Page excerpt
The benchmark breakdown reveals something fascinating about what degrades and what does not when you compress a model this aggressively:
- Math (GSM8K, MATH-500, AIME25, AIME26): Ternary retains 97.9% — nearly untouched
- Coding (HumanEval+, MBPP+, LiveCodeBench): Ternary retains 97.0%
- Agentic and tool-calling (BFCL v3, TauBench): Ternary retains 92.5%
- Vision (MMMU Pro, OCRBench): Ternary retains 89.8%
Math and coding — the capabilities that agentic workloads depend on most — are nearly untouched. Tool calling stays within a few points of full precision. The vision tower ships in a compact 4-bit form so the model can process screenshots, documents, and camera input on-device. This is not a stripped-down toy model. It is a model you can trust with real work.
Why Local Execution Changes Everything
The most valuable AI workloads are shifting from single responses to sustained agentic work. An agent does not make one model call — it makes hundreds, each carrying context, producing structured output, and feeding the next step. Running that loop entirely on a cloud API imposes structural constraints: every step is a remote request, per-token costs accumulate, and every plan, tool call, and intermediate result crosses the network — including the user's private files and screen data.
When a model capable of sustained agentic work fits on the device, the economics flip:
- The marginal cost of a hundred-step agent loop is zero
- User data never leaves the machine — privacy by construction
- Assistants work offline, with no latency from network round-trips
- Hybrid deployments route easy tasks locally and reserve cloud models for the hardest steps
This last point is particularly important. PrismML explicitly frames Bonsai 27B as enabling hybrid deployment architectures: a capable local model handles routine and privacy-sensitive tasks, while frontier cloud models are reserved only for the most challenging steps. This collapses the per-task cost of agentic systems dramatically.

Requirement 1
According to the page excerpt, what share of its math performance does the ternary model retain?
Requirement 2
Continue the text on on-device agentic models, starting after its last sentence.
The rows that come next have no connection to the text on local model execution.

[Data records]
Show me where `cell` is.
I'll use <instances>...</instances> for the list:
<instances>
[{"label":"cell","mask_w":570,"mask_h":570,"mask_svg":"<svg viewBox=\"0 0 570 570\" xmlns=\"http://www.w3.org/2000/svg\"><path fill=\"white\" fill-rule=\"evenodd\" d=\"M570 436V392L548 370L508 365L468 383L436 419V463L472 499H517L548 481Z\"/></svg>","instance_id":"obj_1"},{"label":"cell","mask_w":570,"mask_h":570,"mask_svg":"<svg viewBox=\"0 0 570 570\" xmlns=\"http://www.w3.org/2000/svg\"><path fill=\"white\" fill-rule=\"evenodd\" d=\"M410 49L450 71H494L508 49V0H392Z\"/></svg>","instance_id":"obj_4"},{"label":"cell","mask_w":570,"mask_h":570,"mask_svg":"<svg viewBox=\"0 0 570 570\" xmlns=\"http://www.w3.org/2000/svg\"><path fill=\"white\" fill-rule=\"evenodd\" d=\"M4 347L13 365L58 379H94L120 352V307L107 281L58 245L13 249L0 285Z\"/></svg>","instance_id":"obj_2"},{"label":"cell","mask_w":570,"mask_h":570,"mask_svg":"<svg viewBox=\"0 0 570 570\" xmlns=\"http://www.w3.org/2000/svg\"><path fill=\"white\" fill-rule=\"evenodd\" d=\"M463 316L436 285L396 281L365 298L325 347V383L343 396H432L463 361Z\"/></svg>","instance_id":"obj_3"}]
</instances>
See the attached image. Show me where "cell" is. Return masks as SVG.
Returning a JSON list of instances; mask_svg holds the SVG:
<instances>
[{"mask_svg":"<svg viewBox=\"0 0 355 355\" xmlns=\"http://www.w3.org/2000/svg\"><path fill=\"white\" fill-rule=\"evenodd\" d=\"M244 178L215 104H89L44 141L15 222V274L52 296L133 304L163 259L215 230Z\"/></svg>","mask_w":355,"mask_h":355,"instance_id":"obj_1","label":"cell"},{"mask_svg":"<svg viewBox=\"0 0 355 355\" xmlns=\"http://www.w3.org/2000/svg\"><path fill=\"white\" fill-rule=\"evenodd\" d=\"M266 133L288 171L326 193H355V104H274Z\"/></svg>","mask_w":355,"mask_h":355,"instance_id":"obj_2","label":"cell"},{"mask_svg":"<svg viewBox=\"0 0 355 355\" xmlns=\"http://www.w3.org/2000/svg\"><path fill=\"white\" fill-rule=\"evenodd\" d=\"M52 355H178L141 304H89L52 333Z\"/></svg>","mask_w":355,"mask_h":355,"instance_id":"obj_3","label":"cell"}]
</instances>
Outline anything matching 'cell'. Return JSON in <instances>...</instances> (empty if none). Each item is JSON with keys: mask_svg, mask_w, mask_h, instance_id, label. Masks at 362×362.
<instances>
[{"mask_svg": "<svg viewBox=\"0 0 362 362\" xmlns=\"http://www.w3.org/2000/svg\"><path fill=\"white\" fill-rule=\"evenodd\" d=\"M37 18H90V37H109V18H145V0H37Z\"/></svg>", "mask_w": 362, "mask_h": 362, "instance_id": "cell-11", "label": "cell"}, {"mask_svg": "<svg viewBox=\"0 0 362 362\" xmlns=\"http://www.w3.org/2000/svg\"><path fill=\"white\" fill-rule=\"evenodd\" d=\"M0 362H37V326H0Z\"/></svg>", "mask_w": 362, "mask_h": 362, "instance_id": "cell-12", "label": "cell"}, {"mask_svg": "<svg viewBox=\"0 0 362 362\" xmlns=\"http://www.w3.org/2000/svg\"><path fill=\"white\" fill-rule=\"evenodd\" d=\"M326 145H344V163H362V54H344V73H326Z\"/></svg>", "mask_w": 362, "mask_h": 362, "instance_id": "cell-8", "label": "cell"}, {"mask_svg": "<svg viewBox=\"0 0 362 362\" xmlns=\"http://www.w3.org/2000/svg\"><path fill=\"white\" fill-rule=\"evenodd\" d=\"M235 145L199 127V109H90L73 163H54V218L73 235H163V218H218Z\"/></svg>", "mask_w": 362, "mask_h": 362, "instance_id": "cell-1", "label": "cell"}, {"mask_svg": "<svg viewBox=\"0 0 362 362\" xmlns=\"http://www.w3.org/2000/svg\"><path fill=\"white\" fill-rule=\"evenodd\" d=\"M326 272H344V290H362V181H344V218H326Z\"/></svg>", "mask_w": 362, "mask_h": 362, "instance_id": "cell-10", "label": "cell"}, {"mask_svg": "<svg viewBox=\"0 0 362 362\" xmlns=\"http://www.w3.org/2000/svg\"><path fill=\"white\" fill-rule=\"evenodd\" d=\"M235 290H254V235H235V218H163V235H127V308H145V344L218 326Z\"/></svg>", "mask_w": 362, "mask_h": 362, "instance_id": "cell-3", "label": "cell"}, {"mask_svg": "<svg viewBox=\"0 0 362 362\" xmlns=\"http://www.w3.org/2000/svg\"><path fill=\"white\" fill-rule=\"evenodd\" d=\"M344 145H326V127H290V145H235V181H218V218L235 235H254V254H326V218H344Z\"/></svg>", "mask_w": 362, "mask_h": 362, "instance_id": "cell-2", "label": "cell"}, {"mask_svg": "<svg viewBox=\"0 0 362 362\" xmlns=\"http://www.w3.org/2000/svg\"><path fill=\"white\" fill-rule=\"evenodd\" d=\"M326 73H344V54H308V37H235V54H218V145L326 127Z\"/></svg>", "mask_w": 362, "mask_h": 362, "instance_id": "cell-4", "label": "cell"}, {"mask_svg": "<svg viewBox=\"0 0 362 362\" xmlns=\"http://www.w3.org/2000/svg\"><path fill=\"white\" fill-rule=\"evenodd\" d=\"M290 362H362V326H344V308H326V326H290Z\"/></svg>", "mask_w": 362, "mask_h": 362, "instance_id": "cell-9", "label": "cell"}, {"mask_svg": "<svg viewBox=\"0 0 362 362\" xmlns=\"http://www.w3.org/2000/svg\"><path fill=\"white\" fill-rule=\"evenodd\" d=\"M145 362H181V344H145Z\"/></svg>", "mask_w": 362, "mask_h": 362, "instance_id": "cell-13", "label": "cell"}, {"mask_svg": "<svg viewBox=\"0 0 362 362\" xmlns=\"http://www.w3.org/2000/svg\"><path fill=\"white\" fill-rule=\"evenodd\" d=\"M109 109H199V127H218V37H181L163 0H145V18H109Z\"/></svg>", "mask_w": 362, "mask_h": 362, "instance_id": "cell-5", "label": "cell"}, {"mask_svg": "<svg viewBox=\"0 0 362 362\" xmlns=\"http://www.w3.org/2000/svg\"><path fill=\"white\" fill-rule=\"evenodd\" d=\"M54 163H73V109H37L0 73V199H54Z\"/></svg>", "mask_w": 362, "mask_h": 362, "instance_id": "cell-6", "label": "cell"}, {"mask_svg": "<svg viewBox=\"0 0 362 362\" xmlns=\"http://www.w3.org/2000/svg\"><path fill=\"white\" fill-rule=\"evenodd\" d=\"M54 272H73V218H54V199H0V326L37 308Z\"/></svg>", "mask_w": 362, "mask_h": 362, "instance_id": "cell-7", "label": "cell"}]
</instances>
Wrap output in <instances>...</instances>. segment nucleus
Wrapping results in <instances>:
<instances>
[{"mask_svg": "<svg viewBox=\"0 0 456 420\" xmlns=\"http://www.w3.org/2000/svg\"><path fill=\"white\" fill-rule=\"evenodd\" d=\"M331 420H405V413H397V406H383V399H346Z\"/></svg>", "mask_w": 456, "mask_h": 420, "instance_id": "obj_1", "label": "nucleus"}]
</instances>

Task answer 1
97.9%

Task answer 2
Performance on Real Hardware
Speed matters when the model is doing agentic work that requires many sequential calls. Bonsai 27B delivers:
- Up to 163 tokens/second in 1-bit on an NVIDIA GeForce RTX 5090
- Up to 134 tokens/second in Ternary on the same GPU
- Up to 87 tokens/second in 1-bit on an Apple M5 Max
- Up to 58 tokens/second in Ternary on an M5 Max
For context, a typical reading speed is about 250 words per minute. Even the slowest of these configurations generates text far faster than you can read it. On a phone, the 1-bit variant at 3.9 GB fits within the approximately 6 GB of memory that iOS exposes to an app — with room left over for the KV cache and activations needed for a 262K-token context window.
The Bigger Picture: Intelligence Density as a Frontier
PrismML frames this release in terms of a concept they call intelligence density — the useful capability of a model per gigabyte of memory. It is a metric that deserves more attention. Raw capability determines what a model can do, but density determines where it can do it. Every leftward shift of the intelligence-per-gigabyte frontier expands the set of devices, products, and environments where advanced AI can operate.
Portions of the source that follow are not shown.